What to produce »
Find each line in the data below that contains the word "viewer", and copy those lines out in full.

Records for the exercise »

-=-=-

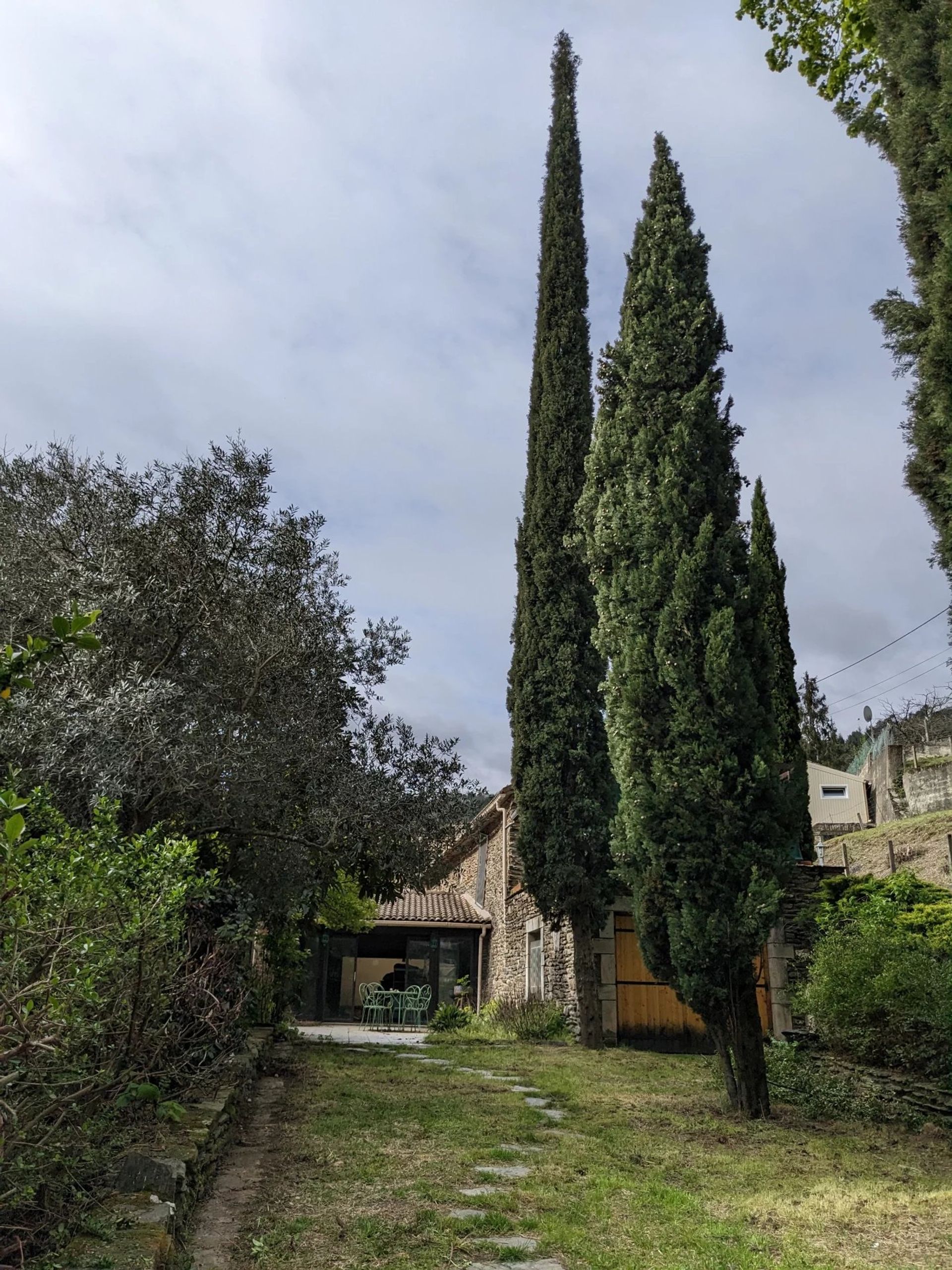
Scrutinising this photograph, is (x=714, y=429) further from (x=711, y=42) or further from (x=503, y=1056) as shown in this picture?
(x=503, y=1056)

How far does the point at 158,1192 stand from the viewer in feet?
11.4

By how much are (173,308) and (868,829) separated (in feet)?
63.8

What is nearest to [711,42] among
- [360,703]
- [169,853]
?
[360,703]

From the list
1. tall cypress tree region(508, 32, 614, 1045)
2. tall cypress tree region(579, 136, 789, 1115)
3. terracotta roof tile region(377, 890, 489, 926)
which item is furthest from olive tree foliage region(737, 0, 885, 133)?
terracotta roof tile region(377, 890, 489, 926)

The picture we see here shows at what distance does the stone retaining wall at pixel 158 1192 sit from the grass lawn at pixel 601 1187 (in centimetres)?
38

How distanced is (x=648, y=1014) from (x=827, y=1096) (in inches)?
244

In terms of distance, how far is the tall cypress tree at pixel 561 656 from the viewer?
42.0 ft

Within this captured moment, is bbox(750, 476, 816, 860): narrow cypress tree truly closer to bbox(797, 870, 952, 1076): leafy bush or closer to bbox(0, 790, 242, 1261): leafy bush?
bbox(797, 870, 952, 1076): leafy bush

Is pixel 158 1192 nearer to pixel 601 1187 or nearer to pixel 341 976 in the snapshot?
pixel 601 1187

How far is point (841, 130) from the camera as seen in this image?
7.97 meters

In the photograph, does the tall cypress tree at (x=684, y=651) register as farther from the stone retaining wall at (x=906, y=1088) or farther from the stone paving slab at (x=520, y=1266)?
the stone paving slab at (x=520, y=1266)

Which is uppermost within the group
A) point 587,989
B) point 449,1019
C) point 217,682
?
point 217,682

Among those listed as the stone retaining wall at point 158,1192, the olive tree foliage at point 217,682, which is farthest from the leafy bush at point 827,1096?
the stone retaining wall at point 158,1192

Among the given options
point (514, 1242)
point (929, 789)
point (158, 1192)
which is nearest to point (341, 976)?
point (929, 789)
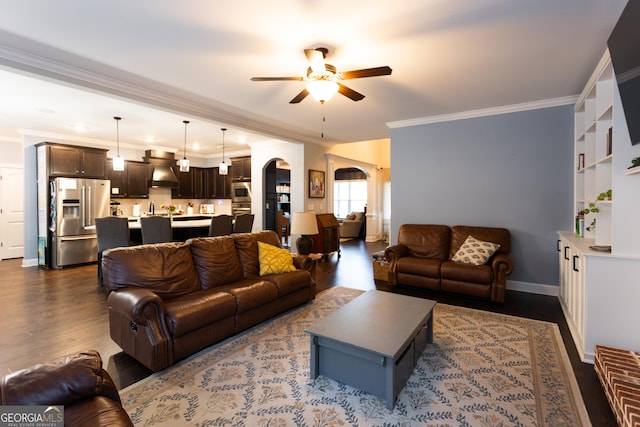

-=-=-

Exercise response »
How far does the point at 158,1192 stand from the viewer in feet?
In terms of distance, how far is the tall cypress tree at pixel 561 656 from the viewer?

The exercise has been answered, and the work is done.